USDA Rejects Meatpacker's
Mad-Cow Testing Plan

By Libby Quaid
Associated Press Writer

WASHINGTON (AP) -- The Agriculture Department has rebuffed a meatpacker's plan to test every animal at its Kansas slaughterhouse for mad cow disease.
The refusal quiets a firestorm in the cattle industry sparked by Creekstone Farms Premium Beef, a small Kentucky-based meatpacking company that was seeking to privately test each animal at its Arkansas City, Kan., plant.
"We are looking at what the consensus of international experts is when it comes to testing, and that consensus is that 100 percent testing is not justified," Agriculture Department spokeswoman Alisa Harrison said late Thursday. "That's why we feel at this time we cannot grant Creekstone's requested timeline for a decision."
The department is under pressure from some lawmakers and consumer advocates to expand its testing program. Japan, the biggest market for U.S. beef, is demanding that the United States test all 35 million cattle that are slaughtered each year.
Creekstone said its customers in Japan promised to buy Creekstone beef again if the company tested for the brain wasting disease in every animal processed at the plant.
The company did not immediately return a phone call seeking comment on the USDA decision.

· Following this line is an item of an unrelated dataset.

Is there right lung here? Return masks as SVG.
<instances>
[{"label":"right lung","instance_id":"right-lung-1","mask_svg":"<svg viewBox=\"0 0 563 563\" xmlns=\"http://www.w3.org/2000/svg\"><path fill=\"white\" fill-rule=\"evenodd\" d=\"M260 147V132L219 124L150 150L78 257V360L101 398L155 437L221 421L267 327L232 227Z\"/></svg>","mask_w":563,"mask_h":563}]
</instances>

Scientists have said that testing each animal is excessive. Plus, the American beef industry is worried about the cost of such testing. They fear that any false-positive tests could potentially scare consumers and cause beef sales to slide, and that Creekstone's plan would set a precedent for trade negotiations.
"We want a level playing field for all companies based on science," said Gary Webber, director of regulatory affairs for the National Cattlemen's Beef Association.